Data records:
★ ★ ★ ★

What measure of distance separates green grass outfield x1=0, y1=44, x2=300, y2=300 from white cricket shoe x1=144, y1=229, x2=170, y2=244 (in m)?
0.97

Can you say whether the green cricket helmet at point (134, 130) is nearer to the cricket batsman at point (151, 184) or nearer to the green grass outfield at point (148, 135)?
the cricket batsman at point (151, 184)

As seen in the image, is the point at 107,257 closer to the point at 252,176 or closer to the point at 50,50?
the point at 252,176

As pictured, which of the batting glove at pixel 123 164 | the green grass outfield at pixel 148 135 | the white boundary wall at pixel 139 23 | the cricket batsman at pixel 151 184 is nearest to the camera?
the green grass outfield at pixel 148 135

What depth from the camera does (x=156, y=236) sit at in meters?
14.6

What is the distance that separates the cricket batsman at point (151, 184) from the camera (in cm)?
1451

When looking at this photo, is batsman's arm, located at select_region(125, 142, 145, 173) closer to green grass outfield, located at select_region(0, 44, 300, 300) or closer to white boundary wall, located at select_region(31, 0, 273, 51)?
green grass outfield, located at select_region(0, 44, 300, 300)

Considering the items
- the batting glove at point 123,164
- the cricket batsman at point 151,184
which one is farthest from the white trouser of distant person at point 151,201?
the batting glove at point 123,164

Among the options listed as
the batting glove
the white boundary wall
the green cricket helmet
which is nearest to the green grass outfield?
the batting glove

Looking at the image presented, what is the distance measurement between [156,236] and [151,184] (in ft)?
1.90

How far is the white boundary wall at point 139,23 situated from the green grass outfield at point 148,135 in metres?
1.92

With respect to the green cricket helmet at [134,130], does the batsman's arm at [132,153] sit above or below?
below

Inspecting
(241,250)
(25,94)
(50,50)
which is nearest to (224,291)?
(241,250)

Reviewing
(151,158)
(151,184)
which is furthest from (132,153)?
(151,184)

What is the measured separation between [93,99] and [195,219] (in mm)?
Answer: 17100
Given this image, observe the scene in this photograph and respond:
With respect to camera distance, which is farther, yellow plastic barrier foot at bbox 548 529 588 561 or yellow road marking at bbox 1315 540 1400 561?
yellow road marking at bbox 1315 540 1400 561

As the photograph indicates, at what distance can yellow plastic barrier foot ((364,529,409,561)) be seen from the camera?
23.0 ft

★ ★ ★ ★

Rewrite the rows above, renaming "white boundary wall" to "white perimeter wall" wherever it occurs and leaving all other text as it is.

Written response:
What measure of distance separates green grass outfield x1=0, y1=44, x2=300, y2=300 from white cricket shoe x1=144, y1=229, x2=170, y2=244 (in m)?
0.97

Can you say whether the green cricket helmet at point (134, 130) is nearer to the cricket batsman at point (151, 184) or nearer to the green grass outfield at point (148, 135)?
the cricket batsman at point (151, 184)

As seen in the image, is the point at 107,257 closer to the point at 252,176 or closer to the point at 50,50?
the point at 252,176

As pictured, which of the batting glove at pixel 123 164 | the green grass outfield at pixel 148 135 | the white perimeter wall at pixel 139 23 | the cricket batsman at pixel 151 184 is nearest to the camera?
the green grass outfield at pixel 148 135

What depth from the camera does (x=156, y=236) sit at in meters?
14.6

What is the distance that separates the cricket batsman at point (151, 184) from the camera (in cm)?
1451

When looking at this photo, is batsman's arm, located at select_region(125, 142, 145, 173) closer to green grass outfield, located at select_region(0, 44, 300, 300) or closer to white perimeter wall, located at select_region(31, 0, 273, 51)?
green grass outfield, located at select_region(0, 44, 300, 300)

Considering the items
- the batting glove at point 123,164
- the cricket batsman at point 151,184
which one is farthest from the white trouser of distant person at point 151,201?
the batting glove at point 123,164

Among the options listed as
the batting glove
the white perimeter wall
the green cricket helmet
which is nearest to the green grass outfield?
the batting glove

Looking at the image presented, what is the distance measurement between [156,236] and [151,184] (in ft)?
1.90

How far is the white perimeter wall at point 139,23 situated from the green grass outfield at point 148,135 in metres?
1.92

With respect to the green cricket helmet at [134,130], does the batsman's arm at [132,153] sit above or below?
below

Inspecting
(241,250)
(25,94)
(50,50)
which is nearest to (224,291)?
(241,250)

Reviewing
(151,158)
(151,184)
which is furthest from (132,153)?
(151,184)

What is the measured separation between [93,99] and [195,219] (in mm)?
Answer: 17100
Given this image, observe the scene in this photograph and respond:
With respect to camera distance, which is farther, yellow plastic barrier foot at bbox 548 529 588 561 or yellow road marking at bbox 1315 540 1400 561?
yellow road marking at bbox 1315 540 1400 561

As the photograph indicates, at what distance can yellow plastic barrier foot ((364,529,409,561)) be seen from the camera?
23.0 ft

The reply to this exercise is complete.